* Aim of the task
The expected answer is all of the entries, written out exactly.

Given entries START

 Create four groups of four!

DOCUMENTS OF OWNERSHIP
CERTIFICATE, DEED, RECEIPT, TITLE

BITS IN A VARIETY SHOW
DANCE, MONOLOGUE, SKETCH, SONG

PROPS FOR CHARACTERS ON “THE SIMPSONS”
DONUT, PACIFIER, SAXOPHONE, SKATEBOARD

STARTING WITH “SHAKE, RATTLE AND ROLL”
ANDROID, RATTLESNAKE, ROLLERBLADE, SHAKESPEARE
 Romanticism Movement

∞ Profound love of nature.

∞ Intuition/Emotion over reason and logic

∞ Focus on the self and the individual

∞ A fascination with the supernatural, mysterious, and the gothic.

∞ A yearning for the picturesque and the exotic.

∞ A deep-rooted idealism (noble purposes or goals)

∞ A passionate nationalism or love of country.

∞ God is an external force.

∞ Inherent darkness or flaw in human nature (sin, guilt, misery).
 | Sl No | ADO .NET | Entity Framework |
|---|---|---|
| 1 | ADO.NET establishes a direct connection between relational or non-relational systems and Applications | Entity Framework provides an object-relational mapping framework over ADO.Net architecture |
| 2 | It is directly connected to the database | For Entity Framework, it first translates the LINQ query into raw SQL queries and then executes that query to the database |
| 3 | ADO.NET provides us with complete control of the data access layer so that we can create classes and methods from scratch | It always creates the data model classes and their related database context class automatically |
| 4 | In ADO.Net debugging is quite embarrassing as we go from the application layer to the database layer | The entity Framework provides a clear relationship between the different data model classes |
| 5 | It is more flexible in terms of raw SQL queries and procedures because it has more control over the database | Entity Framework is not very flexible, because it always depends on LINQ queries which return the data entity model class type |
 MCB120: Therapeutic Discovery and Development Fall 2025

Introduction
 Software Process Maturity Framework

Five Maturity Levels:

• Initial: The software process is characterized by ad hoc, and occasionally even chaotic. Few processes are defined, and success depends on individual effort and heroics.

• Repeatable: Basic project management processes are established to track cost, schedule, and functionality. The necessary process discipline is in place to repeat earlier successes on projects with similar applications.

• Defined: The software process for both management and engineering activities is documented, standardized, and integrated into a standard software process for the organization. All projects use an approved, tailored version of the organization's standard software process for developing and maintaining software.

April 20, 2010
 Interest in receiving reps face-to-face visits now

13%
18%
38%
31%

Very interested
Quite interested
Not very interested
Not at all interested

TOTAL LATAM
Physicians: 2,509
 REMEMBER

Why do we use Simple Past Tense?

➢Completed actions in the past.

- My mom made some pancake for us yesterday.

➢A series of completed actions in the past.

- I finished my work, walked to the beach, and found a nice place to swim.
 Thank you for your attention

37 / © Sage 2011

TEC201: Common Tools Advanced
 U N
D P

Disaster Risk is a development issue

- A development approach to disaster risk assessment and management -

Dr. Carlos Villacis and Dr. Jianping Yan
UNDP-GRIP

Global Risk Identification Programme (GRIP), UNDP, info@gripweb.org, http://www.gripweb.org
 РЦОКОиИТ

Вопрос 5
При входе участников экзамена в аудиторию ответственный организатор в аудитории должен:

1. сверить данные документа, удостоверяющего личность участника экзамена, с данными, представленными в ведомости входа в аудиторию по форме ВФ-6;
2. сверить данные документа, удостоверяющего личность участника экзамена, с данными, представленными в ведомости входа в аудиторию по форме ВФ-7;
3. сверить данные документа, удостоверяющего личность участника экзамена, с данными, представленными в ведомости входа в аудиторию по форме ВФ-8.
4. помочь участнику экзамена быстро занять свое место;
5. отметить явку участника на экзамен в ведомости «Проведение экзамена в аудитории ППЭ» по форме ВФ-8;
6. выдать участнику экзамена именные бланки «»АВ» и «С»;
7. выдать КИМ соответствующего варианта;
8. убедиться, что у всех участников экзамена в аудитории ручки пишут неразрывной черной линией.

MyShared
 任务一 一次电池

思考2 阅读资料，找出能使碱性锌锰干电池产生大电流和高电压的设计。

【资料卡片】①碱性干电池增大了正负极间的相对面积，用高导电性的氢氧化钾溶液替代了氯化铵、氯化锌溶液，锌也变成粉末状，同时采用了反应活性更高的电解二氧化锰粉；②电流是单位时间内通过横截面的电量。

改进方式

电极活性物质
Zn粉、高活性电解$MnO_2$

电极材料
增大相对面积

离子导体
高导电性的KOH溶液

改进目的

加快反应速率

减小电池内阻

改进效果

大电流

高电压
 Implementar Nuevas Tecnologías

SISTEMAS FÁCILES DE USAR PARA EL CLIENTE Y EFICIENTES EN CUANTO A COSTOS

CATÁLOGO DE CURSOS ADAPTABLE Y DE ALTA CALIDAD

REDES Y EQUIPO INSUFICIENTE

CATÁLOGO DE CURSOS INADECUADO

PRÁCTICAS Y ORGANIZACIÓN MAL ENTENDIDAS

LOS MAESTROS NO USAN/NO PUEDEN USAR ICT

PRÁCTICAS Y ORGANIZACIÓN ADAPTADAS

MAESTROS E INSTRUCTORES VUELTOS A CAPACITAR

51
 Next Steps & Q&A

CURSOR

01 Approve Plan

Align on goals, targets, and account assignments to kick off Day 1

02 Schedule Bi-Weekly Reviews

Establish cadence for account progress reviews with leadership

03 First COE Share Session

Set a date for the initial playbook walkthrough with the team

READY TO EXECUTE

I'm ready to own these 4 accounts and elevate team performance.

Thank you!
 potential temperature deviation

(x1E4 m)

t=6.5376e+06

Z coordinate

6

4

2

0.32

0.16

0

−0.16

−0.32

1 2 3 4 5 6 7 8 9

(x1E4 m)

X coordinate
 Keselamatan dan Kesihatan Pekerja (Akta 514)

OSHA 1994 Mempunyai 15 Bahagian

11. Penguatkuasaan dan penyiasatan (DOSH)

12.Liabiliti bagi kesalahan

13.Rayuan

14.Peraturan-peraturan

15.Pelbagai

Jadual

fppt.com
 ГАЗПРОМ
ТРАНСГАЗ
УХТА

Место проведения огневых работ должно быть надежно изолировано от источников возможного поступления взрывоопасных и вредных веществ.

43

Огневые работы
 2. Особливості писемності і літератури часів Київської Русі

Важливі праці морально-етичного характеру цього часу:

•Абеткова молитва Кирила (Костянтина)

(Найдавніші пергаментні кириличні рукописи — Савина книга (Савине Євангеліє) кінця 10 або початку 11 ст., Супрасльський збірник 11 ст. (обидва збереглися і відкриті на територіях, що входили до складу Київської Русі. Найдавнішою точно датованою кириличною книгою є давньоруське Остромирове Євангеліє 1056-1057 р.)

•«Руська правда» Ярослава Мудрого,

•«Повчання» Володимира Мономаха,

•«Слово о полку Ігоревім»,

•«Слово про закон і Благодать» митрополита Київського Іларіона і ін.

Given entries END

* Result of the exercise
 Create four groups of four!

DOCUMENTS OF OWNERSHIP
CERTIFICATE, DEED, RECEIPT, TITLE

BITS IN A VARIETY SHOW
DANCE, MONOLOGUE, SKETCH, SONG

PROPS FOR CHARACTERS ON “THE SIMPSONS”
DONUT, PACIFIER, SAXOPHONE, SKATEBOARD

STARTING WITH “SHAKE, RATTLE AND ROLL”
ANDROID, RATTLESNAKE, ROLLERBLADE, SHAKESPEARE
 Romanticism Movement

∞ Profound love of nature.

∞ Intuition/Emotion over reason and logic

∞ Focus on the self and the individual

∞ A fascination with the supernatural, mysterious, and the gothic.

∞ A yearning for the picturesque and the exotic.

∞ A deep-rooted idealism (noble purposes or goals)

∞ A passionate nationalism or love of country.

∞ God is an external force.

∞ Inherent darkness or flaw in human nature (sin, guilt, misery).
 | Sl No | ADO .NET | Entity Framework |
|---|---|---|
| 1 | ADO.NET establishes a direct connection between relational or non-relational systems and Applications | Entity Framework provides an object-relational mapping framework over ADO.Net architecture |
| 2 | It is directly connected to the database | For Entity Framework, it first translates the LINQ query into raw SQL queries and then executes that query to the database |
| 3 | ADO.NET provides us with complete control of the data access layer so that we can create classes and methods from scratch | It always creates the data model classes and their related database context class automatically |
| 4 | In ADO.Net debugging is quite embarrassing as we go from the application layer to the database layer | The entity Framework provides a clear relationship between the different data model classes |
| 5 | It is more flexible in terms of raw SQL queries and procedures because it has more control over the database | Entity Framework is not very flexible, because it always depends on LINQ queries which return the data entity model class type |
 MCB120: Therapeutic Discovery and Development Fall 2025

Introduction
 Software Process Maturity Framework

Five Maturity Levels:

• Initial: The software process is characterized by ad hoc, and occasionally even chaotic. Few processes are defined, and success depends on individual effort and heroics.

• Repeatable: Basic project management processes are established to track cost, schedule, and functionality. The necessary process discipline is in place to repeat earlier successes on projects with similar applications.

• Defined: The software process for both management and engineering activities is documented, standardized, and integrated into a standard software process for the organization. All projects use an approved, tailored version of the organization's standard software process for developing and maintaining software.

April 20, 2010
 Interest in receiving reps face-to-face visits now

13%
18%
38%
31%

Very interested
Quite interested
Not very interested
Not at all interested

TOTAL LATAM
Physicians: 2,509
 REMEMBER

Why do we use Simple Past Tense?

➢Completed actions in the past.

- My mom made some pancake for us yesterday.

➢A series of completed actions in the past.

- I finished my work, walked to the beach, and found a nice place to swim.
 Thank you for your attention

37 / © Sage 2011

TEC201: Common Tools Advanced
 U N
D P

Disaster Risk is a development issue

- A development approach to disaster risk assessment and management -

Dr. Carlos Villacis and Dr. Jianping Yan
UNDP-GRIP

Global Risk Identification Programme (GRIP), UNDP, info@gripweb.org, http://www.gripweb.org
 РЦОКОиИТ

Вопрос 5
При входе участников экзамена в аудиторию ответственный организатор в аудитории должен:

1. сверить данные документа, удостоверяющего личность участника экзамена, с данными, представленными в ведомости входа в аудиторию по форме ВФ-6;
2. сверить данные документа, удостоверяющего личность участника экзамена, с данными, представленными в ведомости входа в аудиторию по форме ВФ-7;
3. сверить данные документа, удостоверяющего личность участника экзамена, с данными, представленными в ведомости входа в аудиторию по форме ВФ-8.
4. помочь участнику экзамена быстро занять свое место;
5. отметить явку участника на экзамен в ведомости «Проведение экзамена в аудитории ППЭ» по форме ВФ-8;
6. выдать участнику экзамена именные бланки «»АВ» и «С»;
7. выдать КИМ соответствующего варианта;
8. убедиться, что у всех участников экзамена в аудитории ручки пишут неразрывной черной линией.

MyShared
 任务一 一次电池

思考2 阅读资料，找出能使碱性锌锰干电池产生大电流和高电压的设计。

【资料卡片】①碱性干电池增大了正负极间的相对面积，用高导电性的氢氧化钾溶液替代了氯化铵、氯化锌溶液，锌也变成粉末状，同时采用了反应活性更高的电解二氧化锰粉；②电流是单位时间内通过横截面的电量。

改进方式

电极活性物质
Zn粉、高活性电解$MnO_2$

电极材料
增大相对面积

离子导体
高导电性的KOH溶液

改进目的

加快反应速率

减小电池内阻

改进效果

大电流

高电压
 Implementar Nuevas Tecnologías

SISTEMAS FÁCILES DE USAR PARA EL CLIENTE Y EFICIENTES EN CUANTO A COSTOS

CATÁLOGO DE CURSOS ADAPTABLE Y DE ALTA CALIDAD

REDES Y EQUIPO INSUFICIENTE

CATÁLOGO DE CURSOS INADECUADO

PRÁCTICAS Y ORGANIZACIÓN MAL ENTENDIDAS

LOS MAESTROS NO USAN/NO PUEDEN USAR ICT

PRÁCTICAS Y ORGANIZACIÓN ADAPTADAS

MAESTROS E INSTRUCTORES VUELTOS A CAPACITAR

51
 Next Steps & Q&A

CURSOR

01 Approve Plan

Align on goals, targets, and account assignments to kick off Day 1

02 Schedule Bi-Weekly Reviews

Establish cadence for account progress reviews with leadership

03 First COE Share Session

Set a date for the initial playbook walkthrough with the team

READY TO EXECUTE

I'm ready to own these 4 accounts and elevate team performance.

Thank you!
 potential temperature deviation

(x1E4 m)

t=6.5376e+06

Z coordinate

6

4

2

0.32

0.16

0

−0.16

−0.32

1 2 3 4 5 6 7 8 9

(x1E4 m)

X coordinate
 Keselamatan dan Kesihatan Pekerja (Akta 514)

OSHA 1994 Mempunyai 15 Bahagian

11. Penguatkuasaan dan penyiasatan (DOSH)

12.Liabiliti bagi kesalahan

13.Rayuan

14.Peraturan-peraturan

15.Pelbagai

Jadual

fppt.com
 ГАЗПРОМ
ТРАНСГАЗ
УХТА

Место проведения огневых работ должно быть надежно изолировано от источников возможного поступления взрывоопасных и вредных веществ.

43

Огневые работы
 2. Особливості писемності і літератури часів Київської Русі

Важливі праці морально-етичного характеру цього часу:

•Абеткова молитва Кирила (Костянтина)

(Найдавніші пергаментні кириличні рукописи — Савина книга (Савине Євангеліє) кінця 10 або початку 11 ст., Супрасльський збірник 11 ст. (обидва збереглися і відкриті на територіях, що входили до складу Київської Русі. Найдавнішою точно датованою кириличною книгою є давньоруське Остромирове Євангеліє 1056-1057 р.)

•«Руська правда» Ярослава Мудрого,

•«Повчання» Володимира Мономаха,

•«Слово о полку Ігоревім»,

•«Слово про закон і Благодать» митрополита Київського Іларіона і ін.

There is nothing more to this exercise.